Monday, August 28, 2006

A Naderite eats Crow

Residents of New Jersey are discovering something amazing – markets work. New Jersey used to have a market for auto insurance that was one of the most strictly regulated in the country. Insurers were forbidden from differentiating to any great extent on the basis of known risk factors. Premiums were also regulated by the state. Lo and behold, insurers fled in droves (State Farm was dropping 4000 customers a month) and drivers were left with among if not the highest premiums in the country. Three years after these restrictions were repealed, the insurance market functions much better. Better drivers (who are most of the population) pay lower premiums, the worst drivers pay higher ones. The New York Times has the story (password required).

Here is the money quote:
"There have to be winners and losers," said Dena Mottola, the executive director of the New Jersey Public Interest Research Group.
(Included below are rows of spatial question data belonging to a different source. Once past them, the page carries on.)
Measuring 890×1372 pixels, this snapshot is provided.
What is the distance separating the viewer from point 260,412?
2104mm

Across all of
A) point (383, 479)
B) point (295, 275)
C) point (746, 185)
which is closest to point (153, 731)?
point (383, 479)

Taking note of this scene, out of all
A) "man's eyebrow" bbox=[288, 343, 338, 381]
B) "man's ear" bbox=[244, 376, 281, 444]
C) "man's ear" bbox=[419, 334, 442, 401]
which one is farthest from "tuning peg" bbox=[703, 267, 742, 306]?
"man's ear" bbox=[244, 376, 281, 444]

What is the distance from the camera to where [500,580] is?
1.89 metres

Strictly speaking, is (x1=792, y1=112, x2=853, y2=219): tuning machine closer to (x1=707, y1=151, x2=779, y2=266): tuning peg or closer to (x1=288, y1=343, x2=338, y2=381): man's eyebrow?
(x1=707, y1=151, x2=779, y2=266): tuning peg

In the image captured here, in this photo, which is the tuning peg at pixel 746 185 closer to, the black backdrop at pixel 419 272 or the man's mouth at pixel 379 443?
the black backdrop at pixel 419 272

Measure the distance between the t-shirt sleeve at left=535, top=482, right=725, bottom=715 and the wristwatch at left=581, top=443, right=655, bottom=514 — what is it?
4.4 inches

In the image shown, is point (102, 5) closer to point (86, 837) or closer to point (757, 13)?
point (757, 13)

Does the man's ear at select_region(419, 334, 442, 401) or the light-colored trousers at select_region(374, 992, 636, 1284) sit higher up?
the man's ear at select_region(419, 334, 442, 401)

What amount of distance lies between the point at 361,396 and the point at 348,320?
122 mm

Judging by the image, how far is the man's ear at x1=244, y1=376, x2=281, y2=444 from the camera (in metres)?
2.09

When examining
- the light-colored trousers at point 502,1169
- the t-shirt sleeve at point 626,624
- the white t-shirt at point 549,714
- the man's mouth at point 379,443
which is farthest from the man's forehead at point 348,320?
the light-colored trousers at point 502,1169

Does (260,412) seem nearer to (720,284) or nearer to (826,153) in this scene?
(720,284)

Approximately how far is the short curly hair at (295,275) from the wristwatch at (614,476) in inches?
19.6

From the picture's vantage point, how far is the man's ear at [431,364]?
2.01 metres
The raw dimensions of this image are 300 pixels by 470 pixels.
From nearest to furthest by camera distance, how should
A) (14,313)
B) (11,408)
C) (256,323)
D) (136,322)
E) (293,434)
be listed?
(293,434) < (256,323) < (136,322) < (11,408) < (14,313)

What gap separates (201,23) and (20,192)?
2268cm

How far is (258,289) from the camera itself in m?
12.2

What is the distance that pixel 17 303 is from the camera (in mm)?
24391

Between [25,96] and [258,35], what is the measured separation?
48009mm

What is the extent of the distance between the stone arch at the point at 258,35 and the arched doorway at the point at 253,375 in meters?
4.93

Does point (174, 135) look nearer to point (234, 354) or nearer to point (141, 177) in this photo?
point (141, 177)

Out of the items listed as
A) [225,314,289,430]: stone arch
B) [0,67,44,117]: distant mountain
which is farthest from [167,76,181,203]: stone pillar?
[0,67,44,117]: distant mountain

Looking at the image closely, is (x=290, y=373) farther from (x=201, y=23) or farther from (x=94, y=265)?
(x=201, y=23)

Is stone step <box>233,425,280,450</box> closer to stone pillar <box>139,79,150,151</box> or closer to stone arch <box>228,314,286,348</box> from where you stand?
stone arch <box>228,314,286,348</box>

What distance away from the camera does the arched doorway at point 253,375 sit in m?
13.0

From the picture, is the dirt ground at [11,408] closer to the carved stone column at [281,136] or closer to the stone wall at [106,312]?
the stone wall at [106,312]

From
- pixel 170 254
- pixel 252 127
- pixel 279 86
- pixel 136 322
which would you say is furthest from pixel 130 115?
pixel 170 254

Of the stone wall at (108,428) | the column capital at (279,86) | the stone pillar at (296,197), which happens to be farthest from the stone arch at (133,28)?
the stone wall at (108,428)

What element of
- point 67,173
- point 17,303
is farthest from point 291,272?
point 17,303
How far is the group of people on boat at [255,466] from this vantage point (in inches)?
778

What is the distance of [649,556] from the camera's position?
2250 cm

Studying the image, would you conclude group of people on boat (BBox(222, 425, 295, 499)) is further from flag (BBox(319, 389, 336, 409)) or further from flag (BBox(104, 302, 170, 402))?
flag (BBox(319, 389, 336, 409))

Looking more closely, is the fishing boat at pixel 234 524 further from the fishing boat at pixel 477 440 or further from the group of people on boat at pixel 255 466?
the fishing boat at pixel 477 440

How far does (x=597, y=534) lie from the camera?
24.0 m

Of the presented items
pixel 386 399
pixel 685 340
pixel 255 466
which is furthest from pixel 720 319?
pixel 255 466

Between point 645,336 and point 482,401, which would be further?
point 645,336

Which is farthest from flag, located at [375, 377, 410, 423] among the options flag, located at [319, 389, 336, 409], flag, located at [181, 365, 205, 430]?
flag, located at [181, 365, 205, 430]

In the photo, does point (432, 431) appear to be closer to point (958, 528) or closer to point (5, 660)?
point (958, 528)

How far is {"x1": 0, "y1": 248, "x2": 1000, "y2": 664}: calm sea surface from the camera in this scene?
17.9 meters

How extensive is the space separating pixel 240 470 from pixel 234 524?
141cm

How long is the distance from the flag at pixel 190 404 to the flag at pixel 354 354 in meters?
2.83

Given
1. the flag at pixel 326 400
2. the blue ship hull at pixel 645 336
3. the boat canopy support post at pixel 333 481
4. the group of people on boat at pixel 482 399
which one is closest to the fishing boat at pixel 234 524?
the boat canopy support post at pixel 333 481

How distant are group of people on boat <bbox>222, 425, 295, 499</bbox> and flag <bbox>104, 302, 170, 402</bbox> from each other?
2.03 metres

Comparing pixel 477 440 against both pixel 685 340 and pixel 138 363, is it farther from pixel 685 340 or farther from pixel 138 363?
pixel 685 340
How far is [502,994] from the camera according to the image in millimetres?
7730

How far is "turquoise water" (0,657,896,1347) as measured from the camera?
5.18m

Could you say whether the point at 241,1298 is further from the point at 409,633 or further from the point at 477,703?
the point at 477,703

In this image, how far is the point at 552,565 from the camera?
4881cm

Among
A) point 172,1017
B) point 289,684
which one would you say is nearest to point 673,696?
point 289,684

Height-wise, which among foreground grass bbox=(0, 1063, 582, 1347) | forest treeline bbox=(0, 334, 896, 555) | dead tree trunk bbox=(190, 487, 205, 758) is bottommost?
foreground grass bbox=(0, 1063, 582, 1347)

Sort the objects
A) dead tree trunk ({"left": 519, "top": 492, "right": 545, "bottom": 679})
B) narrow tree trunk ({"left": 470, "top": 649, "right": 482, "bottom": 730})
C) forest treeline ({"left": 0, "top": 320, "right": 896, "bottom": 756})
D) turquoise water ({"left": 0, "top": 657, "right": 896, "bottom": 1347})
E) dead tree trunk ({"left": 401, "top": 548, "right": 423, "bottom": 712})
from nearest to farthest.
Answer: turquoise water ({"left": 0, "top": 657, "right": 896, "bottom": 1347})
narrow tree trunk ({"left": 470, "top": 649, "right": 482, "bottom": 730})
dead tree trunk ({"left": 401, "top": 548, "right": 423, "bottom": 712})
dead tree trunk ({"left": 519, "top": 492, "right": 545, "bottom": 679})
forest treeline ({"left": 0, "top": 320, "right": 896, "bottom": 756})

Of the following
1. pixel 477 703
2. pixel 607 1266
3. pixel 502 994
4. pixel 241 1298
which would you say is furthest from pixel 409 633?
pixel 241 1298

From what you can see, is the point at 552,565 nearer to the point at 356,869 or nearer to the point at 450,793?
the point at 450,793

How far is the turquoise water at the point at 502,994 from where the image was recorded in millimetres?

But, so far, she said, "we couldn’t find any data to back up that concern."

The New Jersey PIRG, like all PIRGs, is an organization founded at the inspiration of Ralph Nader and fellow consumer crusaders in the late 1960s and 1970s. My college had one, and I remember it best not for any achievements but because it used (and bitterly fought repeal of) the negative checkoff, in which all students “donate” one dollar to the group each term as part of their registration unless they specifically check off a box indicating that they don’t wish to pay that money. Unsurprisingly, they get more money this way. Despite all their high-blown rhetoric, they are every bit as self- (as opposed to “public-”) interested as everyone else.

But I digress. Ms Mottola displays the classic zero-sum view of the world that is so much a part of modern leftist thought, especially among anti-corporate and “consumer” groups. If someone is doing better, the rest of us must be doing worse. The idea – familiar to anyone who has passed basic microeconomics – that freeing restrictions on competition usually enhances total welfare to consumers and producers – is completely unfamiliar to (or disbelieved, despite centuries of historical evidence, by) her. In failing to see any losers (apart from really bad drivers), she sounds like a 14th century astronomer failing to see how the sun does not rotate around the Earth.

But some people never learn. Also from the article:
Consumer advocates, among the most vocal critics of state officials and auto insurers as the insurance situation worsened, have cautiously welcomed most of the changes.

"Over all, insurance is more available," said Phyllis Salowe-Kaye, the executive director of New Jersey Citizen Action. But she is concerned that the state now permits insurers to use credit ratings, occupation and education in evaluating risk and she fears that this might increase costs for low-income people.

If credit ratings, occupation and education are correlated with risk (and why would insurers use them otherwise?) then prohibiting their use will once again cause lower-risk drivers to subsidize higher-risk ones, cultivating the same problems all over again. The current, perhaps temporary victory of common sense is welcome, but eternal vigilance is the price of economic sanity.